Part of a continuing series* looking at the pagan origins of the Christmas Myths, one day at a time. Today: the story of lonely shepherds, and what a flock of angels does to them late at night …
So there you are, out abiding in your fields and minding your own sheep flock’s business –a shepherd watching your flock by night—and all of a sudden this old angel shows up, and then another, and then another—until out there in your back paddock you’ve pretty much got the whole Heavenly Host flying about just above the campfire.
And then they all start singing--and pretty bloody angelically by all accounts (well, by the one account).
And let’s be honest, over the years human beings have put some pretty damned heavenly music to the words they are supposed to have sung.
And where did Luke get this part of his tall tale from?

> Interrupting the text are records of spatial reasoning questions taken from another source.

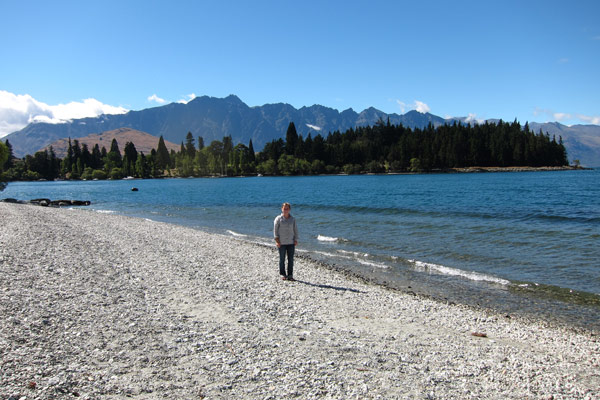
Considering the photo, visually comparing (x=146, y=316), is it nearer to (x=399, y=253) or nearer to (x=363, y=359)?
(x=363, y=359)

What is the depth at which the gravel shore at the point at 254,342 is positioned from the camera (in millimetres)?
7332

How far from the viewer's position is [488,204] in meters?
51.9

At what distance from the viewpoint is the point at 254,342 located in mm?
9359

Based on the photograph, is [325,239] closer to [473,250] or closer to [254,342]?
[473,250]

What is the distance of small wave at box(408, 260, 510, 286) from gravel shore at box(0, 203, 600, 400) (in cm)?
487

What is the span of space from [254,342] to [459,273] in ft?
44.3

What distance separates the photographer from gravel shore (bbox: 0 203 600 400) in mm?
7332

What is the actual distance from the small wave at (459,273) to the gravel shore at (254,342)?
16.0ft

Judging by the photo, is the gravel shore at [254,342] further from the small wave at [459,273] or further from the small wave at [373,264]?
the small wave at [459,273]

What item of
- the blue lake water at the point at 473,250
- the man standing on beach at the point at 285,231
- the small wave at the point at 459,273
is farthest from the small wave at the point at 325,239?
the man standing on beach at the point at 285,231

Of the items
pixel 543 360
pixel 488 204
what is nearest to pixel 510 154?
pixel 488 204

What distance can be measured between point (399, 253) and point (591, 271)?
956 centimetres

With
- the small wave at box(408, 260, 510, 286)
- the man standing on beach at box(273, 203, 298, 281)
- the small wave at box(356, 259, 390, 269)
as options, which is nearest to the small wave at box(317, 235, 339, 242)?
the small wave at box(356, 259, 390, 269)

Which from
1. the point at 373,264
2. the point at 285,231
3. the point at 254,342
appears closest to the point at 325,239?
the point at 373,264
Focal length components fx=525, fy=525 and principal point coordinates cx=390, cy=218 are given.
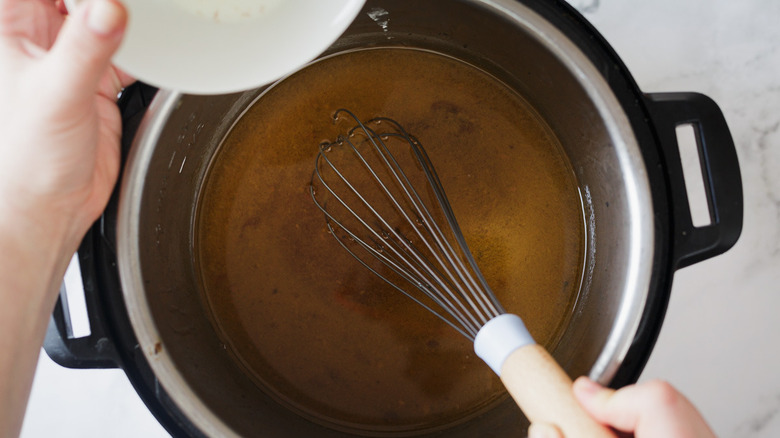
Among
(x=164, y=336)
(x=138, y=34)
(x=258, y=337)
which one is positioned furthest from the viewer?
(x=258, y=337)

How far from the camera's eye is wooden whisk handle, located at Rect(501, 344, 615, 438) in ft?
1.58

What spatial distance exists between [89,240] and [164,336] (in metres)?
0.14

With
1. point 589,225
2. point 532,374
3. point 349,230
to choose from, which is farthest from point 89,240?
point 589,225

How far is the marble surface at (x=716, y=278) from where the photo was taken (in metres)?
0.83

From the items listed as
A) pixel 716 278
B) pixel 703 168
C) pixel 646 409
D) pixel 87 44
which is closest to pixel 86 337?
pixel 87 44

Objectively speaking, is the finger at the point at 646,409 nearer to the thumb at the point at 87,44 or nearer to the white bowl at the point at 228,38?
the white bowl at the point at 228,38

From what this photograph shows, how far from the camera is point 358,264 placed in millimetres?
791

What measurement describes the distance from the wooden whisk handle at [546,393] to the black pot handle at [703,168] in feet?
0.69

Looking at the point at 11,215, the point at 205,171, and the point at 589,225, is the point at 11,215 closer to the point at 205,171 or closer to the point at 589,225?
the point at 205,171

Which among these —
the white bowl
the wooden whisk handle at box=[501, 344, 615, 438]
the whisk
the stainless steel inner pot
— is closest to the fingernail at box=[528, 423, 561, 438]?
the wooden whisk handle at box=[501, 344, 615, 438]

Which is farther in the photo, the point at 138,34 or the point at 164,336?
the point at 164,336

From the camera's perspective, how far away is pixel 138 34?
517 mm

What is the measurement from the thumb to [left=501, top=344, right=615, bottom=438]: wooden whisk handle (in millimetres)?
484

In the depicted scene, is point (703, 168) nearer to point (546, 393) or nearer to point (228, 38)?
point (546, 393)
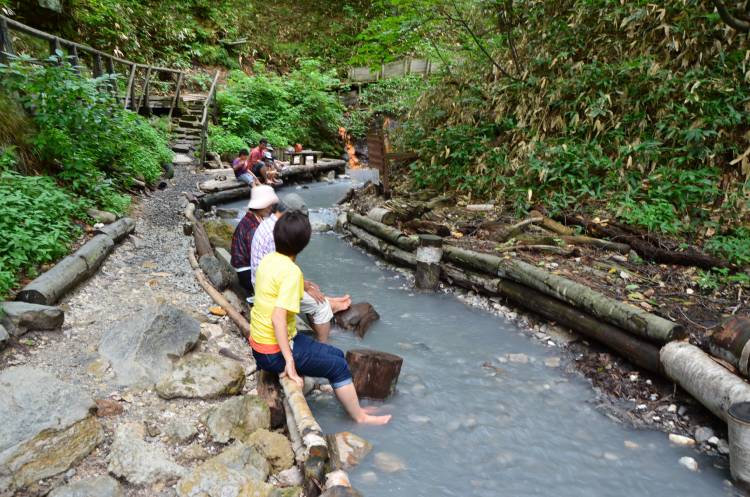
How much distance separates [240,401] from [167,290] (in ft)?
8.55

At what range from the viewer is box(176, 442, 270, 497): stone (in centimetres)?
255

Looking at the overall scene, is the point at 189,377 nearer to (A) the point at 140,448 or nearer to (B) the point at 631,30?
(A) the point at 140,448

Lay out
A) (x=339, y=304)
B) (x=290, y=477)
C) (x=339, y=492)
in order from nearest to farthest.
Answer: (x=339, y=492)
(x=290, y=477)
(x=339, y=304)

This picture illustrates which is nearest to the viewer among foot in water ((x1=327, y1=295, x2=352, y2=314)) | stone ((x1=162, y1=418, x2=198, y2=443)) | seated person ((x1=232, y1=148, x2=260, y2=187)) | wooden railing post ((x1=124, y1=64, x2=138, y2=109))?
stone ((x1=162, y1=418, x2=198, y2=443))

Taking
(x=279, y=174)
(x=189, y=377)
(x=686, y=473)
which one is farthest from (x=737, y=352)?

Easy. Once again, he just lifted it from those old myths of the pagans and from the east, in which the the birth of every world-historic leader was marked by the sound of heavenly singing—or at least by a loud heavenly voice making a joyful noise.
They’re all nice stories, so why wouldn’t you borrow them?
It happened in India when the virgin Devaki bore Chrishna, when “the quarters of the horizon were irradiate with joy,” or so the legends tell us, “as if moonlight were over the whole earth.” Not to mention all the spirits and nymphs dancing and singing, and the very clouds emitting “low pleasing sounds” and “pouring down a rain of flowers.”
The Buddha’s birth—“born for the good of men, to dispel the darkness of their ignorance”--brought forth a similar celestial celebration: great light, flowers, music heard all over the land, all beings everywhere full of joy, all the gods of the thirty-three heavens singing ding-dong merrily on high.
Kind of makes a few angels in a field look just a little bit sad, don’t you think?
Crikey, even Confucius himself couldn’t get himself born without the reported appearance of celestial music.
Nor could the Egyptian Osiris, at whose birth a loud voice was heard proclaiming, “The Ruler of all the Earth is born.” (And so, if you were Egyptian, he was.)
The divine Apollo entered the world in Delos to the joy of all the gods in Olympus, it was said, “and the Earth itself laughed beneath the smile of Heaven.”
Hercules’s father Zeus yelled down from heaven to proclaim the birth of his son—by all accounts not very tunefully, but the trend at least is clear.
The “heavenly Apollonius” went one better than just having a tune at his birth: not only did music attend his birth, but a flock of swans appeared, surrounding his mother, clapping their wings in rhythm, singing in unison and fanning the air with a gentle breeze.
Lovely! Who needs angels when you’ve got the whole corps of Swan Lake up there in the sky.
So you can see there is nothing either unique or odd in stories with a heavenly host proclaiming a momentous birth.
What is unique or odd however is that only one of the Gospels bothers to make mention of this portentous event at all. Which, if it were more than just a good story to tell around a campfire, is passing strange don’t you think?
READ THE WHOLE #CHRISTMAS MYTHS SERIES HERE:
Tomorrow: “The Divine Child is Recognised & Presented With Gifts.”
* This and later posts in the series rely heavily on Thomas William Doane’s Bible Myths and Their Parallels in Other Religions. Unless otherwise attributed, all quotes are sourced from there.
6 comments:
Same shit, different day. Again your ignorance of the gsopels and cultural aspects is apparent. The old myths which have some similarities have little in the way of adherents today yet 2000 years has not seen Christianity extinguished at all. There may be a reason for that - apart form mass delusion.
3:16
Nup mass delusion
Admittedly the 'Mythical Jesus' looks compelling on the surface if you've never encountered it before. Then you do a little research, which involves reading more than one 19th century book, and it collapses like a house of cards as one after another the alleged parallels turn out to be either non-existent or so vague that they're essentially meaningless.
John Smith
"Disproving" the Nativity of Christ by claiming there were a bunch of myths just like it is a bit like saying things aren't that bad in North Korea because 1984 is only a work of fiction. Or that 9/11 wasn't real because there was a movie called The Towering Inferno back in the '70s.
...or like saying that The Magnificent Seven isn't real because there was an earlier movie called The Seven Samurai with exactly the same plot of which the later director was a fan. Oh wait... my bad - both of these are works of fiction with absolutely no evidence to support their subject matter, unlike the nativity which is an unassailable historic fact backed up by a wealth of verifiable scientific evidence.
Tom
There's no 'verifiable scientific evidence' for lots of old stuff but we deduce from what little we have that things probably occurred / did not occur in a certain fashion. That we tend to pick and agree with things that support our world view does not make the things that don't fit wrong or unfounded. One day we will all have the Oh well or Oh shit moment.